Simon Ekin

Why breakdowns are essential to success

Often when we are in breakdown, we look at successful people and wonder how they did it.

The truth is, many successful people took a long time to get there, and not without their fair share of failure along the way.

Consider the following examples:

  • Henry Ford’s early businesses failed and left him broke five times before he founded the Ford Motor Company.
  • When Jerry Seinfeld first walked on stage at a comedy club he was jeered and booed off.
  • Before JK Rowling became the phenomenal success that she is with her Harry Potter books she was severely depressed, divorced and virtually penniless.

Malcolm Gladwell, in his bestselling book Outliers – The Story of Success, talks about the 10,000-hour rule. In a nutshell, research has shown that it takes ten thousand hours of practice to become masterful at something, irrespective of the particular field.

So consider that every breakdown that you encounter is an opportunity for you to keep learning and acquiring mastery.

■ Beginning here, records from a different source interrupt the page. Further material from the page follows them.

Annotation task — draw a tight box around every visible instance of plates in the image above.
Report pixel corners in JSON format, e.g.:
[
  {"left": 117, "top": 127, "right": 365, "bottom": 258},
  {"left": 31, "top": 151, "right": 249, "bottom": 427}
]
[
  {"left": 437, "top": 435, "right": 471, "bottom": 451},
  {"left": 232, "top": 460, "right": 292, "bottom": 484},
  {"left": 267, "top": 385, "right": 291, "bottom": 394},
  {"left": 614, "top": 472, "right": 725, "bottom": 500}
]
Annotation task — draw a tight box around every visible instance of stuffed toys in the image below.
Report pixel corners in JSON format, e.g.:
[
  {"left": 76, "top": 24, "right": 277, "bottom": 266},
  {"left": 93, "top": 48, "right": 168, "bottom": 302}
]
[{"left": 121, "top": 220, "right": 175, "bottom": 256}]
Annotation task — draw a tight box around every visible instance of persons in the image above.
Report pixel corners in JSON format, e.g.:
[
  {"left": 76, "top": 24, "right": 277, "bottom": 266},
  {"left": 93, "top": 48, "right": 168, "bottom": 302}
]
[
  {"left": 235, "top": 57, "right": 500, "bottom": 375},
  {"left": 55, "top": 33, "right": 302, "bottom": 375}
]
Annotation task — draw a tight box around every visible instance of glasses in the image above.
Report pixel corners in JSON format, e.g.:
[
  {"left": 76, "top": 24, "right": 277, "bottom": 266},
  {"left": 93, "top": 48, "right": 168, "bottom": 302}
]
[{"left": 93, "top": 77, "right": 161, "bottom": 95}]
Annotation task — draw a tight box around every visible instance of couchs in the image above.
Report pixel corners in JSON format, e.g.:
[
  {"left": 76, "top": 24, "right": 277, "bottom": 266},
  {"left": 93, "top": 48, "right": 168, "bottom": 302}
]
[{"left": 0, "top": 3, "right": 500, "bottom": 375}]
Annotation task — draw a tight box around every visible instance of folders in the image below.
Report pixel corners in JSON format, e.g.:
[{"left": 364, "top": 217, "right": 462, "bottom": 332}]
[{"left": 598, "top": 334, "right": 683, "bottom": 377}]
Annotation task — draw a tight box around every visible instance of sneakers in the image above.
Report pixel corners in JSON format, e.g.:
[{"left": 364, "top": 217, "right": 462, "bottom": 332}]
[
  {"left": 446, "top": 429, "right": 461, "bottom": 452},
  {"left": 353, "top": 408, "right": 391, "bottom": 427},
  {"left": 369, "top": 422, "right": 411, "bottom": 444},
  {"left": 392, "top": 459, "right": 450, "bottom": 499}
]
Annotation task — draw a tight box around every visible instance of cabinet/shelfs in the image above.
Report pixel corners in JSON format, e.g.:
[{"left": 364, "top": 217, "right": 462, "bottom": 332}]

Success will come; what success is really about is stumbling from failure to failure without any loss of enthusiasm. (Attributed to Winston Churchill, but no proof exists.)

A note on success:

To me it’s about self-acceptance, setting my mind to something and being committed, yet unattached to the outcome – which is a lot easier said than done, like most things. I experienced this when cycling through Africa. The success was cycling 13,000km’s over a period of 14 months. The ‘failure’ was that I was forced to abort and fly over Algeria, which I viewed as an abject failure at the time, but what I now see as an essential part in getting my partner and me home as I may have died in the desert as I had malaria at the time.